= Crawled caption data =
§ §

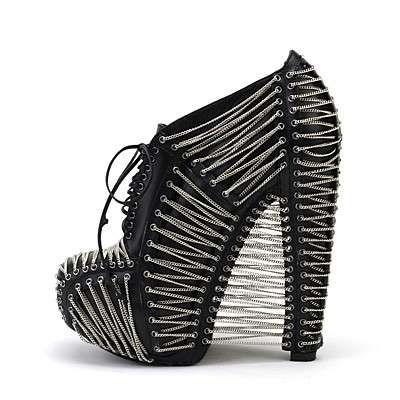 shoes from Iris van Herpen  - pinned by RokStarroad.com ~ unleash your inner RokStar - fashion, pop and mental health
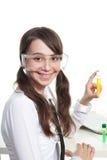 Química feliz del estudio del adolescente Fotos de archivo libres de regalías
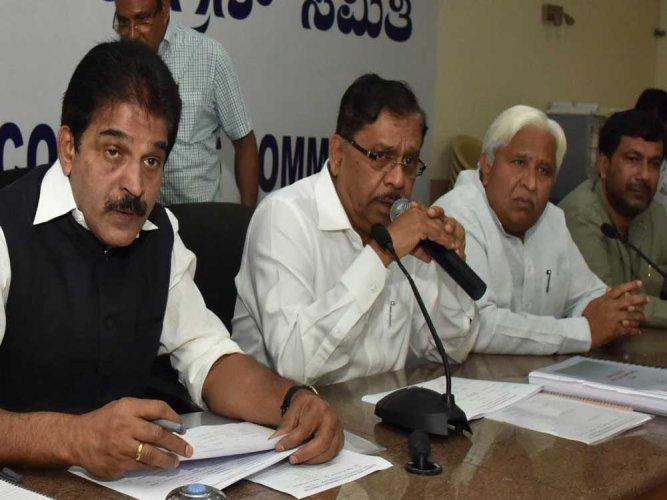 No rift, but minor differences between CM, Param: Venugopal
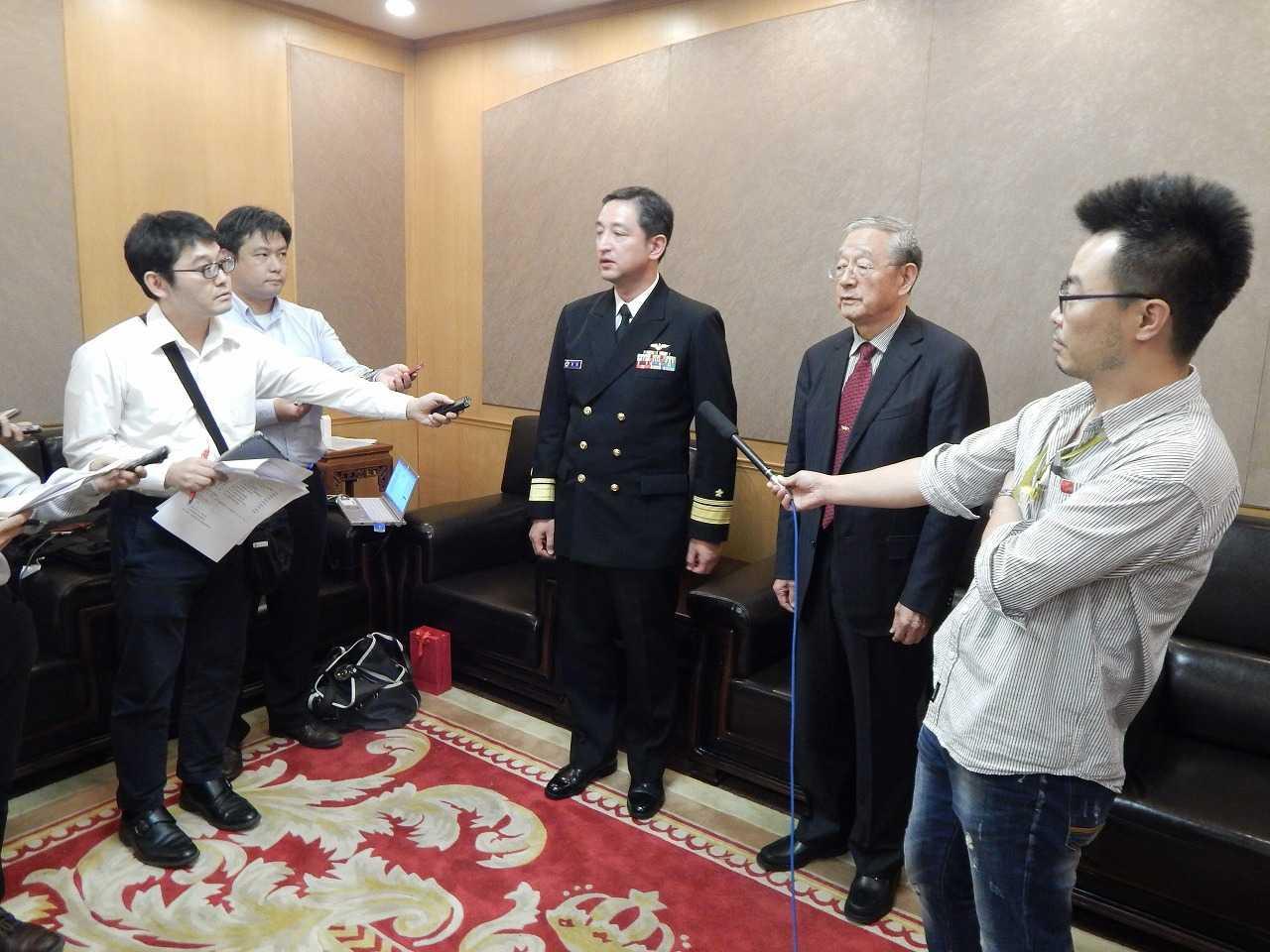 (画像)中国国際戦略学会で、記者団の質問に答える真殿知彦団長(中央)と龔顕福副会長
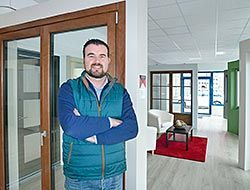 José Luis Llano Murias. Empresario de fabricación de ventanas en el polígono de Río Pinto (Coaña)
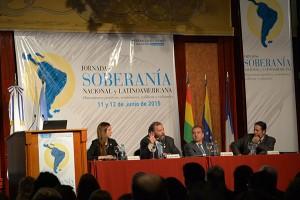 Compartieron la mesa con Barañao, el director nacional del Antártico, Mariano Mémolli (a su derecha), y el subgerente general de INVAP Hugo Albani (a su izquierda).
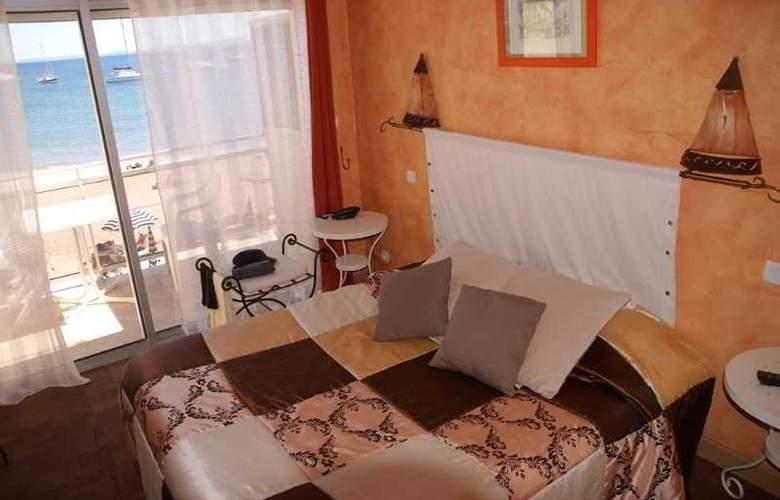 La Potiniere - Room - 4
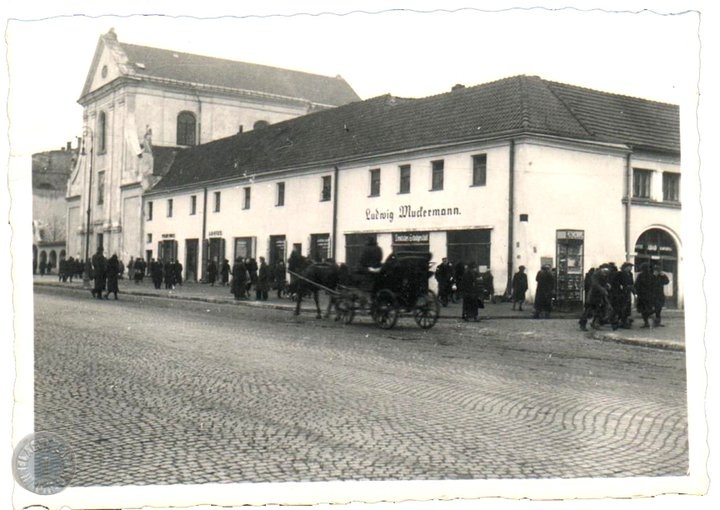 Lublin '40 kościół kapucynów Krakowskie Przedmieście. Ten sklep Ludwiga Wudermanna to przed wojną było przedstawicielstwo Philippsa, które było prowadzone przez Bromberga.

§ §

= BRIEF =
Pictures are not part of the copy; transcribe the rest of the data verbatim.

= TASK ANSWER =
 shoes from Iris van Herpen  - pinned by RokStarroad.com ~ unleash your inner RokStar - fashion, pop and mental health
 Química feliz del estudio del adolescente Fotos de archivo libres de regalías
 No rift, but minor differences between CM, Param: Venugopal
 (画像)中国国際戦略学会で、記者団の質問に答える真殿知彦団長(中央)と龔顕福副会長
 José Luis Llano Murias. Empresario de fabricación de ventanas en el polígono de Río Pinto (Coaña)
 Compartieron la mesa con Barañao, el director nacional del Antártico, Mariano Mémolli (a su derecha), y el subgerente general de INVAP Hugo Albani (a su izquierda).
 La Potiniere - Room - 4
 Lublin '40 kościół kapucynów Krakowskie Przedmieście. Ten sklep Ludwiga Wudermanna to przed wojną było przedstawicielstwo Philippsa, które było prowadzone przez Bromberga.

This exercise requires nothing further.